Living On The Margins
14 Friday Dec 2018
Written by Michelle in Living your Purpose, Notes From The Nest, Thoughts on everything
Some of us aren’t content with a simple, lovely life. We riot to live on the margins.
Some of us can’t help but let life beat right through us, dancing in joy, writhing in disappointment , sticking its stiletto heels into our very souls.
A friend wrote, “ I realize how lucky I am, to feel everything so hard. It’s why I am an artist and it’s who I am.”
It took me a lifetime to appreciate living on the margins. In my younger days, it felt like mood swings, hormones run amok. My parents had no idea how to handle the intensity and I had no idea how to control it. So, as any obedient young person would do, I stuffed a lid on it and became one of the soldiers; the soldiers who slay their nature and pledge allegiance to duty. I marched on, one in a million – bringing my best to whatever post called me while routinely trudging across the heart of my muse.
Until one day I didn’t.
As a deeply unhappy corporate leadership “expert” I went AWOL in a dark parking lot. After purchasing a journal, I sat in my car and wondered what words, what story would fill its pages. Like an avalanche, the realization this one life was MINE and I had been denying my true nature rolled over me. I’d grown up to be someone everyone would approve of – everyone except me. The disingenuousness of this insight rocked me to my core. Things had to change. Life was happening and I refused to live it safely in the middle lane. I was going to live on the margins – just as I have been created to do.

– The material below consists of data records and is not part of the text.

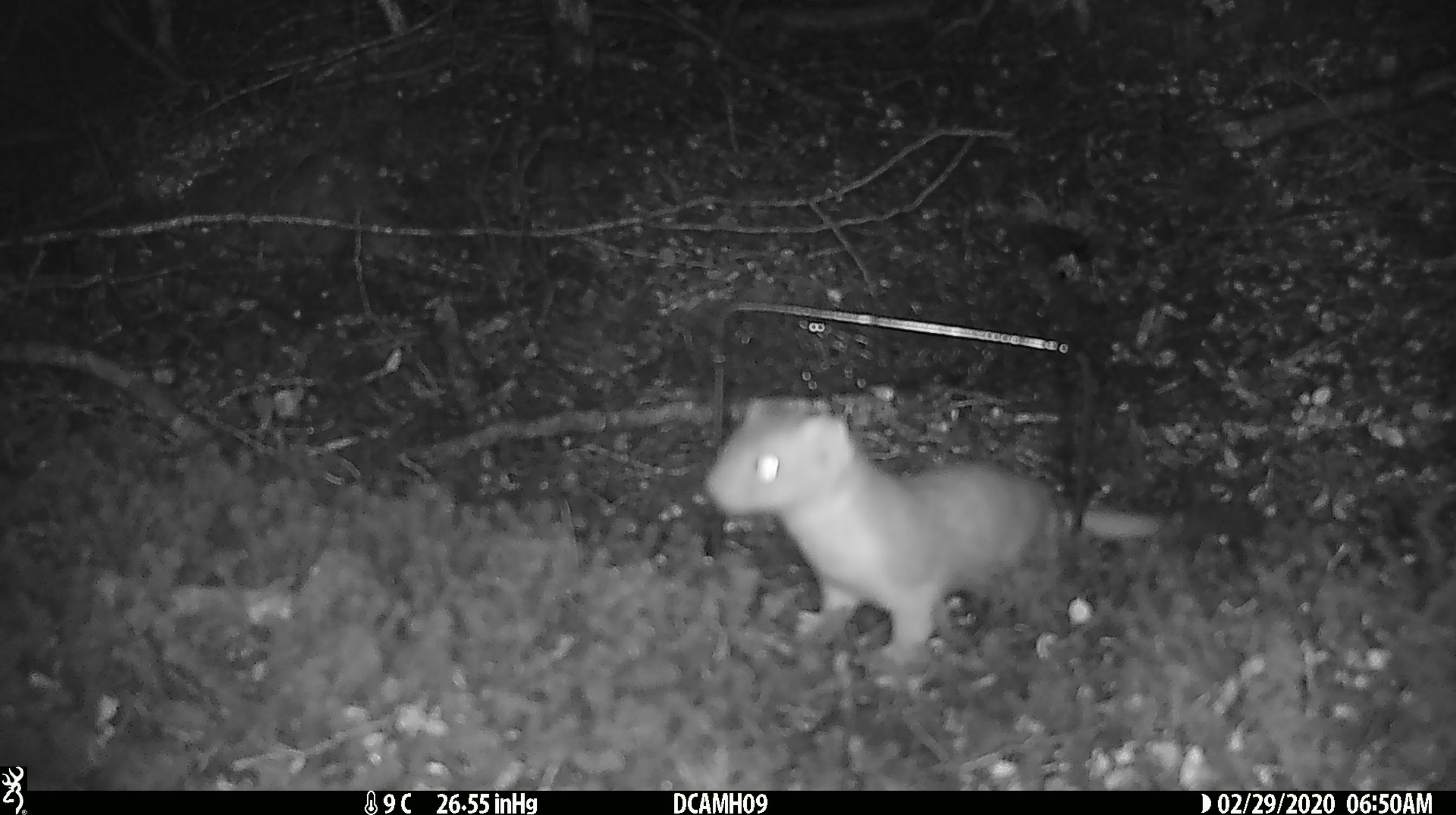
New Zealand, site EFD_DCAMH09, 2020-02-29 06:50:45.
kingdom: Animalia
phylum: Chordata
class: Mammalia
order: Carnivora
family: Mustelidae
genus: Mustela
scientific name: Mustela erminea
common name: stoat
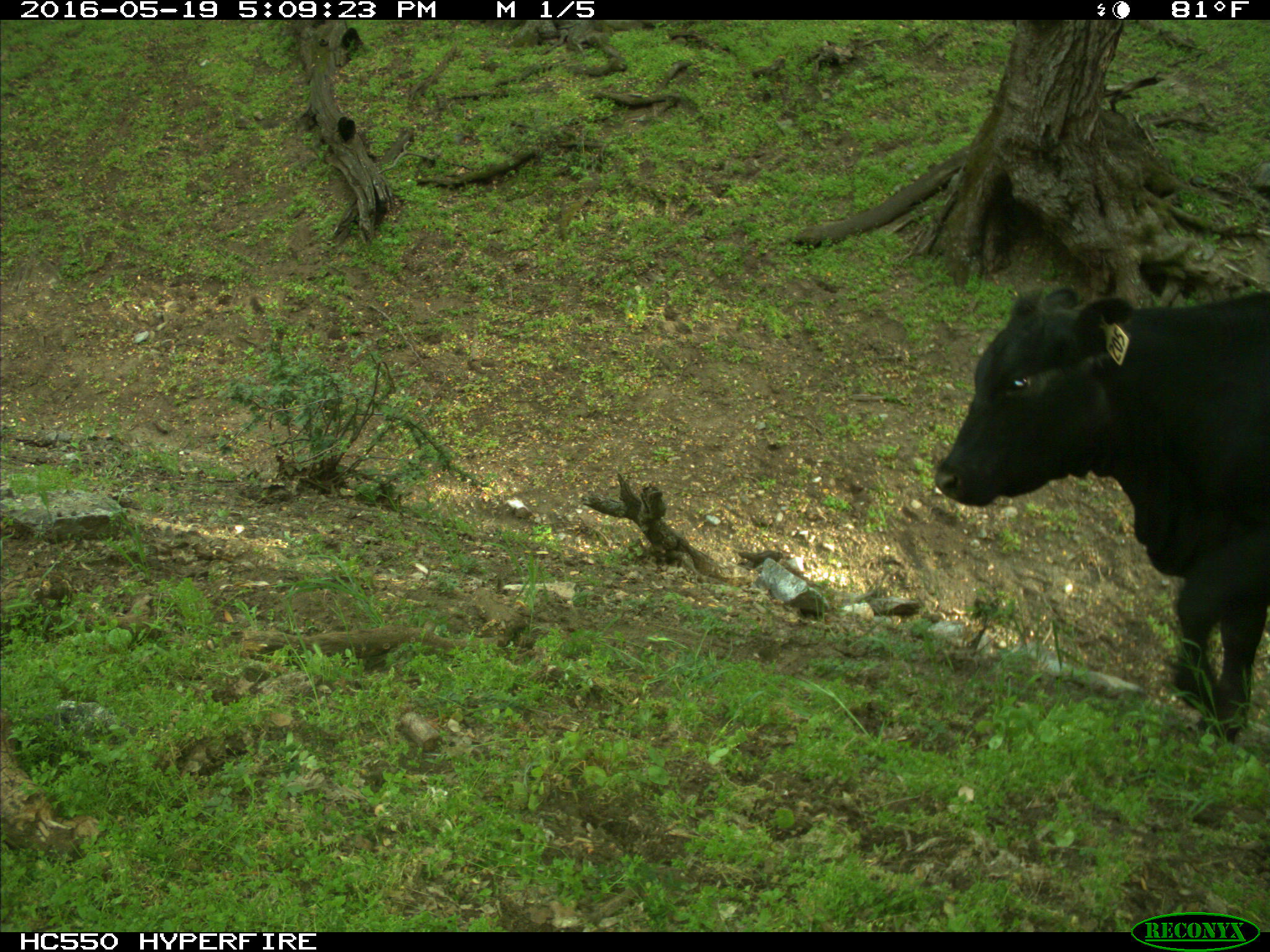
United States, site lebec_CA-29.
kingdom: Animalia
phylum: Chordata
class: Mammalia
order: Artiodactyla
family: Bovidae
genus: Bos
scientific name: Bos taurus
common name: domestic cow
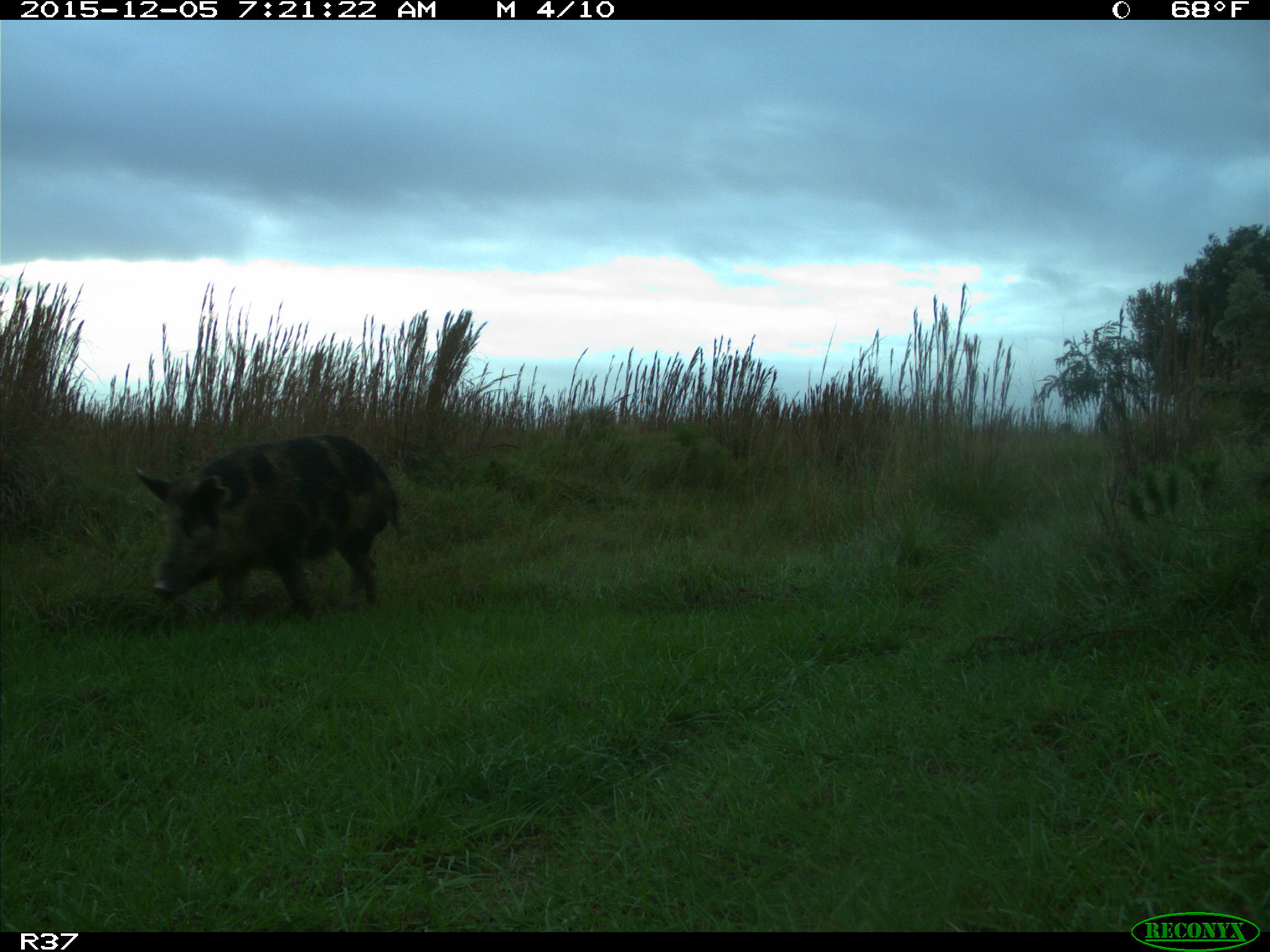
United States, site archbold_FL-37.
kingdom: Animalia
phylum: Chordata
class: Mammalia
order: Artiodactyla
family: Suidae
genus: Sus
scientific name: Sus scrofa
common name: wild boar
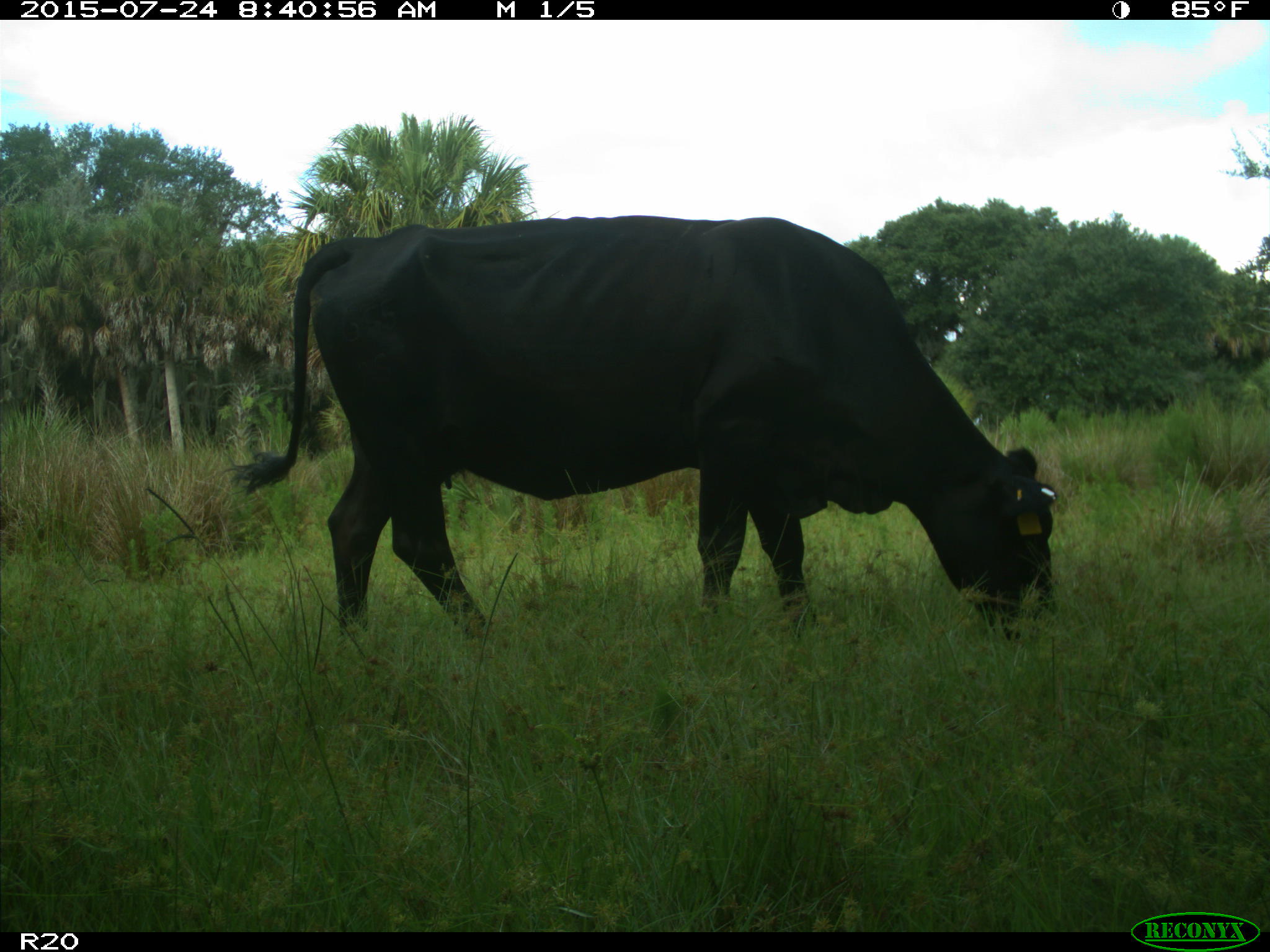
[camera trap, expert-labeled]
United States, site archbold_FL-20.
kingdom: Animalia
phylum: Chordata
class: Mammalia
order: Artiodactyla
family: Bovidae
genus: Bos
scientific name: Bos taurus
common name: domestic cow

After my epiphany, I learned with experience and maturity comes an ability to manage the margins. This was a skill I lacked in the early years.
As a child I dreamt of being a poet. Early on, had I followed the passion, I may have landed in a very different place. When you live on the margins, you can slip over the edge. It’s a thrilling and treacherous place to exist. Without guidance or experience, it can take you to the depths – and that was where my poetry was born. But, with experience we learn to navigate. We’re assured of changing circumstances. We procure emotional safety equipment that guards against the slippery terrain.
Going though big, life changes narrows the road. The margins move in, so close to one another at times we wonder if we need to back up to let life pass. Moving our home, including my creative space, has accelerated the pace and narrowed the road for me. Perhaps you find yourself driving the same crooked, little lane.
So what can we do?
I’ve made a choice to feel every hope, every disappointment, every love, every loss, fully and temporarily. I want to sample every savory dish life has to offer – but it doesn’t mean I’ll fill my belly with rotten fare. (click to Tweet). I’ll express my encounters through my writing and art. I’ll share them, bless them, release them; honoring life in the same way we honor one another. I’ll write an entire essay as a metaphor. Is it too late to say “sorry” for that? When I live in a place that feels ugly inside (literally, not a metaphor), I’ll take pictures of the beauty I find outside, and pair them with my writing, so I can remind myself and others about the blessings we share. And finally, because now I know we see what we look for, I‘ll look for the good in the world, in nature and in the nature of one another.
Some may say my calling was delayed for years while I denied my true nature. I used to feel like I’d wasted time. You may feel that way about your own life. But now, I don’t feel cheated at all, but enriched by the detour. Experience has given me tools, making me more confident to approach those margins and fully, deeply, experience this life. My life. I wouldn’t change a single thing because while it’s not always pretty, but it’s always true.
5 Comments
Claudia Stewart said:
December 15, 2018 at 8:47 am
I like this essay. I have been on two major detours; teaching and being a library assistant. Both have taught me much, so I am grateful. I am now semi retired. I do some volunteer work, read, do mixed media art, and write . But without those other life experiences , my writing and art wouldn’t be as rich.
Michelle said:
December 15, 2018 at 4:01 pm
Thanks for chiming in, Claudia. Yes, it’s all part of a whole. Those detours are like fertilizer – in so many ways! Keep writing!